— START OF Dataset records —
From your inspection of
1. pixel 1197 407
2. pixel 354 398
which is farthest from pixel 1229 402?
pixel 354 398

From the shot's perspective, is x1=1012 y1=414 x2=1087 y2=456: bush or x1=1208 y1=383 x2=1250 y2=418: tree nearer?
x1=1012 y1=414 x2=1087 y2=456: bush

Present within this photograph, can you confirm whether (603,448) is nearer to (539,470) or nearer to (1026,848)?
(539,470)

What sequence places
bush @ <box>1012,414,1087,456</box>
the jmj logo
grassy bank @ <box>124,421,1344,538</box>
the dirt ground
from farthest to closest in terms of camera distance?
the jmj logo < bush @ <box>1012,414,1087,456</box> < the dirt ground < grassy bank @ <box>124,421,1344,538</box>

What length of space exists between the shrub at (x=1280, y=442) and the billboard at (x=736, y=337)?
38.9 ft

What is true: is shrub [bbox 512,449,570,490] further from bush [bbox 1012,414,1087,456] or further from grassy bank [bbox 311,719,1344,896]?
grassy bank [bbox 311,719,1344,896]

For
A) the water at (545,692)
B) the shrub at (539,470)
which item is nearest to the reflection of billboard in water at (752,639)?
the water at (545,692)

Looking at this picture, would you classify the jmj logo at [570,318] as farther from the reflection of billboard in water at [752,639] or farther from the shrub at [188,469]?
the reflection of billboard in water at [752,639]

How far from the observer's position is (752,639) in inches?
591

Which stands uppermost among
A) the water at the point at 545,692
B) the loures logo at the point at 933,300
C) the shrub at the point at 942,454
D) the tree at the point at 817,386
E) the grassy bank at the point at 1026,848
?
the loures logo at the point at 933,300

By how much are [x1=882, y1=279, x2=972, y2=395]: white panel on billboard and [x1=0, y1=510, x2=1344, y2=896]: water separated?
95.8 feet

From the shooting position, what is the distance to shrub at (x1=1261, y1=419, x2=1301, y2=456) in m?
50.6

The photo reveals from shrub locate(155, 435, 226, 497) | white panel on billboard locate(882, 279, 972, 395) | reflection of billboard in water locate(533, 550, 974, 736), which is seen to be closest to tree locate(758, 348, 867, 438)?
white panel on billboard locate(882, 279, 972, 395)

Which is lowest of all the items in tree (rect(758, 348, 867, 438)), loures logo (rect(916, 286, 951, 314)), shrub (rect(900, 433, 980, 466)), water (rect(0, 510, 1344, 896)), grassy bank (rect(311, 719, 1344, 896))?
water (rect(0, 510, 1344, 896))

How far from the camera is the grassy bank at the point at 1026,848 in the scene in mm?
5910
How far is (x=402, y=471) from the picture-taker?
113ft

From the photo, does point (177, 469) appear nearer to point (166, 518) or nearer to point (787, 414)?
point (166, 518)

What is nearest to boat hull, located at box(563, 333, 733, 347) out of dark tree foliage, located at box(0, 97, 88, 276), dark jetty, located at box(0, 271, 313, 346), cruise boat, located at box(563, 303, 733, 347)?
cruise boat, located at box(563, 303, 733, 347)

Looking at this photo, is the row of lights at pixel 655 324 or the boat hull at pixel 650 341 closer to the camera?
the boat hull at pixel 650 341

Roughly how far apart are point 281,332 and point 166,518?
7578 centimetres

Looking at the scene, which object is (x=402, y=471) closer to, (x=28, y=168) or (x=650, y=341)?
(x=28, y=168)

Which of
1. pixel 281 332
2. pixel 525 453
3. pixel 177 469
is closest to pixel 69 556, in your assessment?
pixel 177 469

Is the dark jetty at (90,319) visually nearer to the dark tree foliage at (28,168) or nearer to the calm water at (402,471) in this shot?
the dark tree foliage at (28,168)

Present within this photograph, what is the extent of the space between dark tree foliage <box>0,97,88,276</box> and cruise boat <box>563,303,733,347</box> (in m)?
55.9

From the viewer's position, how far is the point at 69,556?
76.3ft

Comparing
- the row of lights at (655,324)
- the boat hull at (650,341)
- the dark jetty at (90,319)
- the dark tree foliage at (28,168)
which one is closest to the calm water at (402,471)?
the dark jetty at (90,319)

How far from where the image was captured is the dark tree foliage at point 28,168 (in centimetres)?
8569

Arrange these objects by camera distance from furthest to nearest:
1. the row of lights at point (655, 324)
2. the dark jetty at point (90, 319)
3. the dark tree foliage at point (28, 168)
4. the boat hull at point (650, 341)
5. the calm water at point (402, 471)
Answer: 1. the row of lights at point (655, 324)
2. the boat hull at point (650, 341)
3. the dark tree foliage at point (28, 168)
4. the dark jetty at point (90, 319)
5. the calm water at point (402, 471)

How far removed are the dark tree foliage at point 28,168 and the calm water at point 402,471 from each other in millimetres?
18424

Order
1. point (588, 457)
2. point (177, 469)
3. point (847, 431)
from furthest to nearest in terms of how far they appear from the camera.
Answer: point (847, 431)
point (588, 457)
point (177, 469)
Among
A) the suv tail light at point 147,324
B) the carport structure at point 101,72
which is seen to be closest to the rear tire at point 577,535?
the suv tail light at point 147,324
— END OF Dataset records —
— START OF Dataset records —
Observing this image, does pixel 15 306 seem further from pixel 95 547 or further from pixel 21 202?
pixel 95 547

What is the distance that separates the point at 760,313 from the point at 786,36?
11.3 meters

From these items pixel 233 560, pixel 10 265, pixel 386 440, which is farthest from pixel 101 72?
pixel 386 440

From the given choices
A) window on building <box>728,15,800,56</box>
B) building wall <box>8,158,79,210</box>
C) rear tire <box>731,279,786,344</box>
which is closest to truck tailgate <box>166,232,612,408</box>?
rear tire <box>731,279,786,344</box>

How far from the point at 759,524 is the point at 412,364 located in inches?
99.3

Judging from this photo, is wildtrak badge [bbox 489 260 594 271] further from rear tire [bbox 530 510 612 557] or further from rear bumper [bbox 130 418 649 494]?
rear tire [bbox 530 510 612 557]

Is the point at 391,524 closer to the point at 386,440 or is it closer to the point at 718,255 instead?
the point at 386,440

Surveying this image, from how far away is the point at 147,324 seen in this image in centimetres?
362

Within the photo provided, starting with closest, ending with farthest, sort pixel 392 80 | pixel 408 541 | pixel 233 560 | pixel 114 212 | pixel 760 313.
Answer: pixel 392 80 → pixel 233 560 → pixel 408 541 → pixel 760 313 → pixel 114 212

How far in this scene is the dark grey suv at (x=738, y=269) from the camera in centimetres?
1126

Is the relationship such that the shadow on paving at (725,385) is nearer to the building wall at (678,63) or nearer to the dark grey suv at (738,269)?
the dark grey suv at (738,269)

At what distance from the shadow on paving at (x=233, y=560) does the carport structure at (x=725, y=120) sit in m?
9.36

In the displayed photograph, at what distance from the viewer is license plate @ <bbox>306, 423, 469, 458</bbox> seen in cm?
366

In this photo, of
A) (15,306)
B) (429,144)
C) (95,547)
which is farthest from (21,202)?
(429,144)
— END OF Dataset records —
List every line in the rows above that contains the word "grey", where uppercase and lowercase count as different.

*The completed task*.
How far in this scene is the dark grey suv at (x=738, y=269) from the camera in centimetres?
Is the relationship such that the shadow on paving at (725,385) is nearer to the building wall at (678,63) or nearer to the dark grey suv at (738,269)?
the dark grey suv at (738,269)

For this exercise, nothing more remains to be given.